Оливия сердито посмотрела на обоих.
— Если бы вы были леди, — сказала она, — вы бы поняли, какая это беда. Лорд Ньюбери даже не посетил ее с момента вашей стычки.
— Правда? — поднял брови Себастьян.
— Истинная. А вы знаете, кто ее посетил?
— Понятия не имею, — ответил он, потому что она явно хотела поскорее это ему сообщить.
— Все остальные. Все и каждый!
— Гостиная, наверное, была переполнена, — пробормотал он.
— Себастьян! Вы знаете, кого включает это «все»?
Он попытался быстро придумать ехидный ответ, но потом из чувства самосохранения решил придержать язык.
— Крессида Туомбли, — почти прошипела Оливия, — и Бэзил Гримстон. Они были там три раза.
— Три раза?.. Откуда вам это известно?
— Из надежных источников, — надменно объявила Оливия.
В это он верил легко. Если бы Оливия находилась в городе до того, как встретила в парке мисс Уинслоу, ничего последующего не случилось бы. Она бы уже поняла, что Аннабел Уинслоу — кузина леди Луизы. Она почти наверняка знала бы день ее рождения, и даже ее любимый цвет. И уж конечно, ей было бы известно, что Мисс Уинслоу — внучка Викерсов и предмет ухаживаний его дяди.

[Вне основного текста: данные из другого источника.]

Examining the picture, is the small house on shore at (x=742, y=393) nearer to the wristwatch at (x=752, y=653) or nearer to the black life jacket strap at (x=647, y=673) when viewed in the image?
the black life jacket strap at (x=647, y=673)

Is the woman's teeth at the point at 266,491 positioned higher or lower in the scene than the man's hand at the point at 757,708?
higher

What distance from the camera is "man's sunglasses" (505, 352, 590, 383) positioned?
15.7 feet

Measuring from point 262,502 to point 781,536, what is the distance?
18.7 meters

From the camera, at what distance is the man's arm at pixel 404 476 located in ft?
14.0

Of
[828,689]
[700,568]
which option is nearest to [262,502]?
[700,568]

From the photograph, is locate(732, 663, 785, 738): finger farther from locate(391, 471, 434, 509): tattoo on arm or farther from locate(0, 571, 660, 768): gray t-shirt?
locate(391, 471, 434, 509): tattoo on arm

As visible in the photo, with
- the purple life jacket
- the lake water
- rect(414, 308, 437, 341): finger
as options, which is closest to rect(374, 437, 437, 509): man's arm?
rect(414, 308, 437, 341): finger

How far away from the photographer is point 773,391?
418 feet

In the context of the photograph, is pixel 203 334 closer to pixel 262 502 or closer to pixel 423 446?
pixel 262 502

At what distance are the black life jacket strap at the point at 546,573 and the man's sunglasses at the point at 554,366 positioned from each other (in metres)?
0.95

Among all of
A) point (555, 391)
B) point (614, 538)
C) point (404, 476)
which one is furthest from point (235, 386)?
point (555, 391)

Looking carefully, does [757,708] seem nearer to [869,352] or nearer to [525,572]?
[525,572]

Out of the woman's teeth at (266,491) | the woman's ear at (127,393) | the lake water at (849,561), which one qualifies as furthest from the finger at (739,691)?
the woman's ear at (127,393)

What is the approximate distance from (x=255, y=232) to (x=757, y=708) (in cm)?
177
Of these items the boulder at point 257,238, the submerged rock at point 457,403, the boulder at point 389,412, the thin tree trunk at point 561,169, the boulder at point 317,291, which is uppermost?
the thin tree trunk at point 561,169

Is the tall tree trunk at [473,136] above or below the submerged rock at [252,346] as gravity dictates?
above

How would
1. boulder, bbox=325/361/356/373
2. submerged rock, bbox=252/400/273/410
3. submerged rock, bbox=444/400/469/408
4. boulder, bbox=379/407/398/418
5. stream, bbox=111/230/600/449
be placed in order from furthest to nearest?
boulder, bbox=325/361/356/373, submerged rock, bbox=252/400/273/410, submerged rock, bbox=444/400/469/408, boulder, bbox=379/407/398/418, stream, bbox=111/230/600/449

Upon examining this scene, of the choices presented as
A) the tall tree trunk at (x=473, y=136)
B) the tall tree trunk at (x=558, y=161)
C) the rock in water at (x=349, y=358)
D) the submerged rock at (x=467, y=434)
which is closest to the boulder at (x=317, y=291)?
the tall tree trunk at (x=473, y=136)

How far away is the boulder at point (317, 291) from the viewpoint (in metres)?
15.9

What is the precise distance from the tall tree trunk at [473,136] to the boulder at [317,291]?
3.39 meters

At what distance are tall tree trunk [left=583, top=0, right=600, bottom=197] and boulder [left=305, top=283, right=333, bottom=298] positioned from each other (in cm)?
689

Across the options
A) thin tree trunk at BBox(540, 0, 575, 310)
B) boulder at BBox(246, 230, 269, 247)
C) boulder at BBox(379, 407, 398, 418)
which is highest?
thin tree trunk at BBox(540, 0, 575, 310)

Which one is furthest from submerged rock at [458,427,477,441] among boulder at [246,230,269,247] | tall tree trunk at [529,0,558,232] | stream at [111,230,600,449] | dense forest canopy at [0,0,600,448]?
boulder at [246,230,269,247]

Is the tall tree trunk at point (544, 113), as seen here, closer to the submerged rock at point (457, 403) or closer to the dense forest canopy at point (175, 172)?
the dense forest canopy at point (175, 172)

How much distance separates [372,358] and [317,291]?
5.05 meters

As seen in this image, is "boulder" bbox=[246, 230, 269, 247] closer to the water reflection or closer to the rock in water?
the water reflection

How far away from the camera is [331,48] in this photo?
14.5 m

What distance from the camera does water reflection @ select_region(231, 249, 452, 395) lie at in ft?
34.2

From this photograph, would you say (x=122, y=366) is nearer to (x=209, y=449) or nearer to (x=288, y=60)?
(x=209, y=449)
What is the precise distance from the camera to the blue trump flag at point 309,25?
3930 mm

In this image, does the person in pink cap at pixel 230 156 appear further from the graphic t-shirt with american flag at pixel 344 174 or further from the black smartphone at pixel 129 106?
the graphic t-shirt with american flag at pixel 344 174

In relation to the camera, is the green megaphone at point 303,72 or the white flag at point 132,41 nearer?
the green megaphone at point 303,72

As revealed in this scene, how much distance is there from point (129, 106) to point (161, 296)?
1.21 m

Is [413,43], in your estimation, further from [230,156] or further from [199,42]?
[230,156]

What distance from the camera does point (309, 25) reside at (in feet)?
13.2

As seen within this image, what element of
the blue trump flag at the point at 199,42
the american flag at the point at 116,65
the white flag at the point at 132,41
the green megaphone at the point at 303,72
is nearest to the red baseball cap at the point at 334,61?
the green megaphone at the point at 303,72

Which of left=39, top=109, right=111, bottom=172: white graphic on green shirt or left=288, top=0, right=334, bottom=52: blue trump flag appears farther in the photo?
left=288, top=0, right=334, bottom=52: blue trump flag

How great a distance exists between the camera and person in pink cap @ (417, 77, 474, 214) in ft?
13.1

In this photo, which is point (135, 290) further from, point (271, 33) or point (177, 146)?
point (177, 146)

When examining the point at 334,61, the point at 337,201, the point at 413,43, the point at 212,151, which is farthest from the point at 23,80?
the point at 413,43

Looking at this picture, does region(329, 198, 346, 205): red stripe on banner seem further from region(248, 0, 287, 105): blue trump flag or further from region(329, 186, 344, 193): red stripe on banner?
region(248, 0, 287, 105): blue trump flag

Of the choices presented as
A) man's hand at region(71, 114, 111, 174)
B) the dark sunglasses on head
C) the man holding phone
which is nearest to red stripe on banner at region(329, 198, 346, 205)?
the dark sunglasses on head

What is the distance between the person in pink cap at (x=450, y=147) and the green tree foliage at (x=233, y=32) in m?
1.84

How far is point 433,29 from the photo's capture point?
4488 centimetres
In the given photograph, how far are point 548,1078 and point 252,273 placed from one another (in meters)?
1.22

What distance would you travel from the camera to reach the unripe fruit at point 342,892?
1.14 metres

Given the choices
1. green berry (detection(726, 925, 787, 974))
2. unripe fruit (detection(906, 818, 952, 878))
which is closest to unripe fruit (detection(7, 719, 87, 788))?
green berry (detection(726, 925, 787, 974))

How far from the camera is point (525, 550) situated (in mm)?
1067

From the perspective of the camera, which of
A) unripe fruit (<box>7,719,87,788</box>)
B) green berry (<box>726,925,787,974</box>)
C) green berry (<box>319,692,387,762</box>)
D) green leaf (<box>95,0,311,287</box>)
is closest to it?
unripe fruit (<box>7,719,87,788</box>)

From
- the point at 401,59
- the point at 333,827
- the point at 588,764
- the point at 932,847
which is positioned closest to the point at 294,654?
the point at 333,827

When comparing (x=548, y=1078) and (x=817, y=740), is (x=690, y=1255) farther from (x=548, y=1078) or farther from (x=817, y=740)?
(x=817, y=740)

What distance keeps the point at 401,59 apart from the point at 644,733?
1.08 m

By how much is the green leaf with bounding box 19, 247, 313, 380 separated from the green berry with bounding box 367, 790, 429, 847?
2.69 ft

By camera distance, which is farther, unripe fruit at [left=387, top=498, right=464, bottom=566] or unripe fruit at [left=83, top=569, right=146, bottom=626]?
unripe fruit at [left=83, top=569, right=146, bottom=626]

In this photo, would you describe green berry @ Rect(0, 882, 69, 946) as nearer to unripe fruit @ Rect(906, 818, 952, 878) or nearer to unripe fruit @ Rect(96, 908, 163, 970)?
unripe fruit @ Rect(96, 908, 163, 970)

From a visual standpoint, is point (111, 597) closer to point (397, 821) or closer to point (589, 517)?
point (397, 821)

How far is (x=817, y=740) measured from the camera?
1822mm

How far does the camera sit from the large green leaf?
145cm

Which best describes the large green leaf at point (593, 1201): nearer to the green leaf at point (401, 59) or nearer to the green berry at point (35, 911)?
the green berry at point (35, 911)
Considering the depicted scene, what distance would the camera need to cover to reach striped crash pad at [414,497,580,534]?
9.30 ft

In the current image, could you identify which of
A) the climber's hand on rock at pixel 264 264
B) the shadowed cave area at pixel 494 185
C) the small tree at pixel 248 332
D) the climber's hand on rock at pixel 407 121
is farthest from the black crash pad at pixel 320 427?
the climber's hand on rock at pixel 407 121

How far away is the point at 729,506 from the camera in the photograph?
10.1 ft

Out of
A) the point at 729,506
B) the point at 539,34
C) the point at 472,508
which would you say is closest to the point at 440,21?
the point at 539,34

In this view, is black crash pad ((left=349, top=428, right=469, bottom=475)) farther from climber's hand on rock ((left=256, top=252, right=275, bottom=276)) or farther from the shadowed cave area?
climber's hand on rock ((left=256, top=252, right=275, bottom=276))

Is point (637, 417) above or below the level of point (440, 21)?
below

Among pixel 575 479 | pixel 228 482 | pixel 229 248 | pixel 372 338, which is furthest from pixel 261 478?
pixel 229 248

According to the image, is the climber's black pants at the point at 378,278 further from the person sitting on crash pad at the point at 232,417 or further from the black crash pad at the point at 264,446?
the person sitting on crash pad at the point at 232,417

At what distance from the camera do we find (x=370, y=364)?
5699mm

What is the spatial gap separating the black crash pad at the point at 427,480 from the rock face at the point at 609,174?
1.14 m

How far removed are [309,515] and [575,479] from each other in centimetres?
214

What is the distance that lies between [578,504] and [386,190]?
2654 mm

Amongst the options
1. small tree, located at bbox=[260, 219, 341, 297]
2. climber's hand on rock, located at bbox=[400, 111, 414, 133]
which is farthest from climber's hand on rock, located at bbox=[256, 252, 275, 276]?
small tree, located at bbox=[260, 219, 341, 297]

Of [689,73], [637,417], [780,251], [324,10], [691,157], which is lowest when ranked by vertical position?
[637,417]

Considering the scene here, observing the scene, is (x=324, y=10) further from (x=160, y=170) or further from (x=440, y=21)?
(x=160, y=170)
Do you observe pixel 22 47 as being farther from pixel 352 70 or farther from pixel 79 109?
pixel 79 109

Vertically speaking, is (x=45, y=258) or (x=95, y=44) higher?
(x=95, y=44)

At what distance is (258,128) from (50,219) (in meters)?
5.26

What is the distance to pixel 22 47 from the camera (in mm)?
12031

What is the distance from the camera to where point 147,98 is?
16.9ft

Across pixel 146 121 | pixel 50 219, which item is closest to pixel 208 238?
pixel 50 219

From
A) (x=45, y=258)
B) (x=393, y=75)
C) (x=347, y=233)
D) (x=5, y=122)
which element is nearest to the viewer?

И Себастьян постарался бы держаться от нее подальше. А этот поцелуй на пустоши остался бы романтическим — пусть даже очень приятным — воспоминанием. Он наверняка не принял бы приглашения в оперу, и не уселся бы в ложе рядом с ней, и не узнал бы, что глаза ее, такие ясные, серые, приобретают зеленый оттенок, когда она надевает платье зеленого цвета. Он не узнал бы, что ее отзывчивость и впечатлительность так необычайно похожи на его собственные или что, пытаясь сосредоточиться, она прикусывает нижнюю губку. Или что она совершенно не способна неподвижно сидеть на месте.
Или что она слегка благоухает фиалками.
Если бы он знал, кто она такая, никакие эти ненужные сведения не пробегали бы сейчас в его голове, занимая в ней место чего-то важного. Например, серьезного анализа, последнего крикетного матча. Или, скажем, точных строк шекспировского сонета, который вертелся у него в мыслях весь последний год.
— Мисс Уинслоу стала посмешищем, — заявила Оливия, — а это несправедливо. Она ничего плохого не сделала.
— Я тоже, — подчеркнул Себастьян.
— Но в вашей власти все исправить. А она этой властью не обладает.
— «Увы! Какие беды принесет мне моя Муза», — пробормотал он.
— Что? — нетерпеливо переспросила Оливия.